Bundaberg is closely linked to the sugar cane industry. The area is surrounded by cane fields, and the small railway lines used to transport the harvested cane to the mills. The closeness to the cane mills is the reason for the siting of the rum, ginger beer, and sugar industries associated with Bundaberg.
The town itself is set back around 10km from the ocean and the ocean beaches, along the river. Bourbong street is the oddly named main street (originally named Bourbon Street, but historically misspelled). Parts are also known as the Isis Highway.
The town of Bargara is essentially the beachside suburb of Bundaberg. Home to many modern apartments, accommodation, and resorts with ocean views. It is close to Bundaberg but has a very different feel to the town centre. It has a small shopping and restaurant strip of its own, and a esplanade with barbecues and picnic tables.
The Burnett River runs through a divides the town.

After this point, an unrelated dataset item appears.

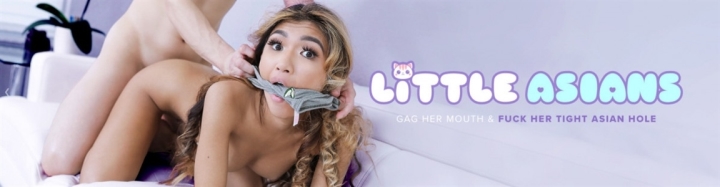 Cum on Tits, Blonde, Small Tits, Natural Tits, Tiny, Tattoos, Small Ass, Cum In Mouth, Teen, Doggystyle, Cowgirl, Blowjob, Missionary, Asian, thong, Yoga Pants, Workout Bottoms, Wild, Shaved Pussy, Facial, Toned, Hardcore Clara Trinity - Raising the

It is crossed by two road bridges and a railway bridge.
Bundaberg is approximately 4 hours drive by car north of Brisbane. Buses do the journey in around 6 hours. Queensland Rail  services Bundaberg with the tilt train (4 1/2 hours), and slower Sunlander or Spirit of the Outback services (6 1/2 hours). Adult fare $62.70 one way.
Bundaberg Airport (BDB) has four flights a day by QantasLink ] from Brisbane (check for specials). The airport is around 4 km west of the city centre. Car hire is available in the terminal, Avis, Budget, Hertz and Thrifty. Europcar is not in the terminal, but is at the far end of the car park. There is a cafe and an ATM in the terminal building.
Duffy's buses  run mainly school buses, although there are some public routes. In particular buses run between Bargara and the Bundaberg town centre every hour or so on weekdays and every couple of hours on a Saturday.
You really need a car to get anywhere outside the city centre. A number of Backpacker hostels run shuttle minibuses for seasonal workers to local farms early in the morning and back again in the afternoon.
Here you can discover exactly how this iconic Australian spirit is made on one of two tour options. The BUNDY Story is an indoor interactive experience that uses touch panels and visual displays to bring 120 years of rum making to life. The BONDSTORE Experience combines the BUNDY Story with a guided tour around the working distillery where you can see, smell and taste Australia’s favourite rum being made.
The BUNDY Story: Adults $15.00, Seniors & Pensioners $12.00, Child $7.50 & Family (2Adults + 2-3 Children) $37.50. Group bookings can also be arranged.
The BONDSTORE Experience: Adults $25.00, Seniors & Pensioners $20.00, Child $12.50 & Family (2Adults + 2-3 Children) $62.50. Group bookings can also be arranged.
Tours run on the hour, every hour 10 am to 3 pm, Monday to Friday, 10 am to 2 pm, Saturdays, Sundays and public holidays. +61 7 4131-2999. Covered footwear required.
Seasonal work can be obtained picking tomatoes and other fruits and vegetables. Check with the backpacker hostels for more info. To work legally, you require a valid work visa (not a tourist visa) and you should provide the employer with a tax file number if you do not want them to deduct 48 % tax from your wages (normal non-residental tax rate 29 %). It may be possible to work without a valid visa (cash-in-hand), though occasionally inspectors do checks on farms and at hostels, which could possibly result in severe consequences.
Bourbong Street, the main drag through town, is partly a shared pedestrian zone with a variety of shops, banks, travel agents and the main post office. There are two other major shopping centres: Hinkler Place, a few blocks to the south on the corner of Maryborough and Electra Sts, and the larger Sugarland in the west (Cnr Takalvan and Heidke Sts), both of which contain most of the major Australian chains between them.
The Hungry Tum along Bourbong Street in downtown is is well known for its signature drink, pink lemonade. Its is a take-away place underneath the City Centre Backpackers, on the western side of downtown.
There is a variety of accommodation styles available in Bundaberg. West of the Bundaberg Railway Station there are a number of well equipped motels. In amongst these motels is a variety of food outlets ranging from cafe style food, take away, and restaurants. There are around three backpackers hostels to choose from. One is opposite the bus depot. Two others are opposite the train station. Most of these can arrange farm work and will even provide transport to the farms in the morning and back in the afternoon. For those who wish to camp, caravan and camping parks are located throughout the city.
Bargara beach offers a choice of newer apartment style accommodation closer to the beach.